Bill Gates Leaves Microsoft to Focus on Climate Crisis
Bill Gates believes global health and climate change are interlinked. | Wikimedia Commons

Bill Gates has announced he is stepping down from the board of Microsoft and Berkshire Hathaway. The American business magnate wants to dedicate more of his time to his “philanthropic priorities,” including fighting the climate crisis.

Gates—who founded Microsoft with Paul Allen in 1975—says he will still work closely with the tech giant’s current chief executive Satya Nadella. “I feel more optimistic than ever about the progress the company is making and how it can continue to benefit the world,” he wrote in a post on Linkedin.

Gates will now spend more time working with the Bill & Melinda Gates Foundation, which he co-founded with his wife Melinda in 2000.

Since it was launched, the foundation has focused predominantly on improving global health—one of its key focuses is eradicating malaria around the globe. In February, it pledged $100 million to fight the novel coronavirus.

The organization announced earlier this year that the climate crisis had emerged as one of its priorities.

‘Climate Change Makes More People Susceptible to Disease’

Gates believes that the fight against climate change and work to improve global health are interlinked.

_TO DO_
a) In the article on Bill Gates leaving Microsoft, how much did the Gates foundation pledge in February to fight the novel coronavirus?
b) Pick up the article on Bill Gates leaving Microsoft after its final sentence and keep writing it.

_SUPPLIED MATERIAL_
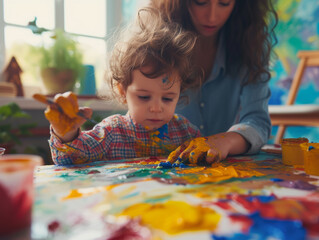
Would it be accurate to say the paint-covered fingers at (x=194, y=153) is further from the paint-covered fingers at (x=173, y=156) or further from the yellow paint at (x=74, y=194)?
the yellow paint at (x=74, y=194)

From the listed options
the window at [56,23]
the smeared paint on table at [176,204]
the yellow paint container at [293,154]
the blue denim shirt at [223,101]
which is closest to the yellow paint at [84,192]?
the smeared paint on table at [176,204]

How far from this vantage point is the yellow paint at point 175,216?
1.08 feet

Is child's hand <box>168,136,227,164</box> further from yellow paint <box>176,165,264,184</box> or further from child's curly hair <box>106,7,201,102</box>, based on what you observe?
child's curly hair <box>106,7,201,102</box>

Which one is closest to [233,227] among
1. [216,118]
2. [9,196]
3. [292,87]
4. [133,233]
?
[133,233]

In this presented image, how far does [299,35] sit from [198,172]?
1.93 metres

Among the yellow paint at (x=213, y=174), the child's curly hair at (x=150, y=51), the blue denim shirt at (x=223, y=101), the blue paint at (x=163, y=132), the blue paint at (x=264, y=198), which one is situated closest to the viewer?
the blue paint at (x=264, y=198)

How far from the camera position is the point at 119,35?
3.19ft

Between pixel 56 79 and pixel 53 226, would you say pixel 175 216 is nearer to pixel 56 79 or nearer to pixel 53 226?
pixel 53 226

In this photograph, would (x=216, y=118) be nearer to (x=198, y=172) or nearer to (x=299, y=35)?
(x=198, y=172)

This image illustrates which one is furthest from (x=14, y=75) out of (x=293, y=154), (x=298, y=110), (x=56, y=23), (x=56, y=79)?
(x=298, y=110)

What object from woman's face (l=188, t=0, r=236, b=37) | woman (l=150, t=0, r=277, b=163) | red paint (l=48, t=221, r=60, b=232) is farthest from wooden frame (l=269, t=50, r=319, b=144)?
red paint (l=48, t=221, r=60, b=232)

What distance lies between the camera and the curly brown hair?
3.44 feet

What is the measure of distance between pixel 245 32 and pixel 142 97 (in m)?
0.54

_YOUR WRITTEN ANSWERS_
a) $100 million

b)
“Global health will always be a core focus of our foundation,” he wrote in a letter on Gates Notes earlier this year. “This work will only become more important in the future, as climate change makes more people susceptible to disease.”

He added: “people all over the world are already being affected by a warmer world. Those impacts will only get worse in the years to come. The cruel irony is that the world’s poorest people, who contribute the least to climate change, will suffer the worst.”

Animal agriculture is a leading cause of climate change. Livestock emits 14.5 percent of the world’s annual greenhouse gas emissions, according to the Food and Agriculture Organization of the United States. It’s also responsible for significant amounts of deforestation, water use, and land use.

Gates has acknowledged that plant-based food is more sustainable. In 2013, he invested in vegan meat brand Beyond Meat.

Recently he spoke about the environmental impact of eating meat in a YouTube video with former NASA engineer Mark Rober. The pair ate plant-based hamburgers and bratwurst.

Gates said: “the quality is going to keep getting better. You know, the plant-based guys are not done innovating. Eventually, they claim, you won’t be able to tell the difference.”